§ **Objectif A**
Recopiez à l'identique les entrées, de la ligne qui contient "What distance lies" jusqu'à la fin des entrées, en laissant de côté les images.

┌─ Extrait de page

Par le trou de serrure de l’OHADA

22 avril 2013
André D. Beaudoin, secrétaire général d’UPA Développement international (UPA DI, corporation sans but lucratif fondée par l’Union des producteurs agricoles du Québec)


L’étude de l’état des lieux des organisations paysannes du Burkina Faso, du Ghana et du Cameroun réalisée par FARM (« La dynamique des organisations de producteurs en Afrique de l’Ouest et du Centre : attentes fortes, dures réalités », publiée en février 2013) est certainement un geste important, un geste à saluer. D’autant plus que peu d’intervenants de la coopération ont pris le temps de faire pareil travail, en dehors peut-être de certaines études commandées par des agences de développement.

Le fruit de cet exercice révèle tellement d’influences, tellement d’interférences dans l’édification des organisations agricoles.

Il y a d’abord celle de la colonisation. On ne peut pas faire abstraction de cet état de fait. Non pas pour excuser ou pour nuancer, mais simplement pour expliquer. Autrement comment expliquer le fait que les filières coton, cacao et café notamment soient mieux organisées. Comment comprendre que la commercialisation de leurs produits soit plus structurée, que les organisations de producteurs soient plus efficientes, sinon par le fait qu’elles ont fait l’objet d’une attention particulière, par intérêt des mères patries ? Ajoutons aussi que de ce fait, elles ont une plus longue ligne de vie que les autres.

Les autres justement, les filières vivrières. Elles n’ont pas eu droit aux mêmes égards. Elles ont même été boudées depuis tellement longtemps par les pouvoirs publics. Il est tout de même intéressant de relever qu’à la base, il s’agit des mêmes paysans évoluant dans un même milieu. Dans un cas, ils ont su s’organiser et dans l’autre, ils en auraient été incapables jusqu’à ce jour ?

└─
┌─ Données fournies

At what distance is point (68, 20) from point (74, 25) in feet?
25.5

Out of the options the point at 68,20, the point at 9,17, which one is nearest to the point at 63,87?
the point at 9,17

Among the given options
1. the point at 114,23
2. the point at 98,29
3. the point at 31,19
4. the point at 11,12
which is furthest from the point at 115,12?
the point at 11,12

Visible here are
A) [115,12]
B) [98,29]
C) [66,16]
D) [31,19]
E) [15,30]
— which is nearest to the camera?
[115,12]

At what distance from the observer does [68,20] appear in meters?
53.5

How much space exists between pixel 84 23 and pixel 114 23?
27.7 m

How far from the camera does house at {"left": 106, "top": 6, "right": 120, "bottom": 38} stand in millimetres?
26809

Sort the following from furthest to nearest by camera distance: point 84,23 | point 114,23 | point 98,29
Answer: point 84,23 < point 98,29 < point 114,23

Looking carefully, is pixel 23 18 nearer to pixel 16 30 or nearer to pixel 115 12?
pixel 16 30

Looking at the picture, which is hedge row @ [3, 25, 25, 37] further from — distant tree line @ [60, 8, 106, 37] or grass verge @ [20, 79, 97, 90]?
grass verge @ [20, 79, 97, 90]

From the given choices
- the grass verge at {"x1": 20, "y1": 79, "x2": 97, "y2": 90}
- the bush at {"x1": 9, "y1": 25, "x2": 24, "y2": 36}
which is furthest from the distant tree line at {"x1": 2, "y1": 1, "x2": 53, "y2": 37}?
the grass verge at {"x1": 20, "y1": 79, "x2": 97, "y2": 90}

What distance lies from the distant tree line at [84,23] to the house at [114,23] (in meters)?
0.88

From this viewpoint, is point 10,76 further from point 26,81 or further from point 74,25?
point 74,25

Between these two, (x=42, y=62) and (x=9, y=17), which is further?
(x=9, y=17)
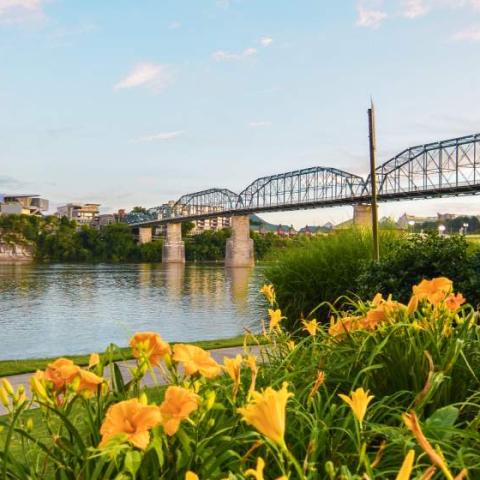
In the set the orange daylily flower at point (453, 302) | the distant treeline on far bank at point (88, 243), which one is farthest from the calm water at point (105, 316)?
the distant treeline on far bank at point (88, 243)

└─

§ **Objectif B**
Poursuivez le texte sur les organisations paysannes africaines juste après sa dernière phrase.

§ **Résultat A**
What distance lies from the distant tree line at [84,23] to the house at [114,23] (in meters)?
0.88

From this viewpoint, is point 10,76 further from point 26,81 or further from point 74,25?
point 74,25

Between these two, (x=42, y=62) and (x=9, y=17), which is further?
(x=9, y=17)
In the set the orange daylily flower at point (453, 302) | the distant treeline on far bank at point (88, 243), which one is farthest from the calm water at point (105, 316)?
the distant treeline on far bank at point (88, 243)

§ **Résultat B**
C’est qu’une autre influence est venue interférer. L’influence de tant de coopérations. Chacune avec ses objectifs et sa manière d’intervenir, avec des aides plus ou moins liées. Comment s’en sortir lorsque, en l’espace de vingt-cinq ans, on passe d’une dynamique basée sur les groupements villageois pour évoluer tour à tour vers les pré-coopératives, les coopératives, à travers la redynamisation des chambres d’agriculture et l’approche filière s’appuyant sur l’interprofession ?

Pour une paysanne, un paysan, admettons qu’il y a de quoi vouloir rester dans son champ. Toutes ces influences ont pu cohabiter pendant le dernier quart de siècle grâce à la complicité d’une autre influence, celle de la mondialisation et avec elle, la montée du néolibéralisme.

Si les filières d’exportation ont continué d’attirer l’attention, c’est en bonne partie parce qu’elles favorisaient l’essor de la mondialisation. Si les filières vivrières ont été ignorées, c’est surtout parce qu’elles étaient vues comme une entrave au néolibéralisme. Avant la crise alimentaire de 2008, rappelons-nous que ce n’était pas très à la mode de vouloir structurer le marché local. La mondialisation était là pour répondre au marché et les petits paysans, apparemment, n’avaient pas la capacité de participer à ce grand projet. Avec les résultats que l’on connaît.

La lecture du rapport nous rappelle aussi l’importance d’une autre réalité, celle de la gouvernance.

Il ne faudrait pas oublier que les gouvernements de ces États composent encore avec une population agricole avoisinant 50 % du nombre total de citoyens. Ils ne voient pas nécessairement d’un bon œil le fait que le monde paysan s’organise. Quel chef d’État veut jongler avec un État dans l’État ?

Finalement, les gouvernements s’arrangent assez bien avec l’ambiguïté générée par autant d’influences. À ce chapitre, ils n’ont pas eu besoin de diviser pour régner. D’autres l’ont fait si bien à leur place. Pendant que le marché gouverne l’économie agricole, les gouvernements n’ont pas à gérer le risque d’une organisation trop forte du monde agricole.

Mais justement, à la lumière de la crise de 2008, une lumière suffisamment forte pour que plus de monde voie le risque énorme que nous courons, la population mondiale a besoin d’une agriculture présente partout sur la planète. Elle doit pouvoir compter sur une plus grande biodiversité agricole pour réduire les risques d’une catastrophe alimentaire.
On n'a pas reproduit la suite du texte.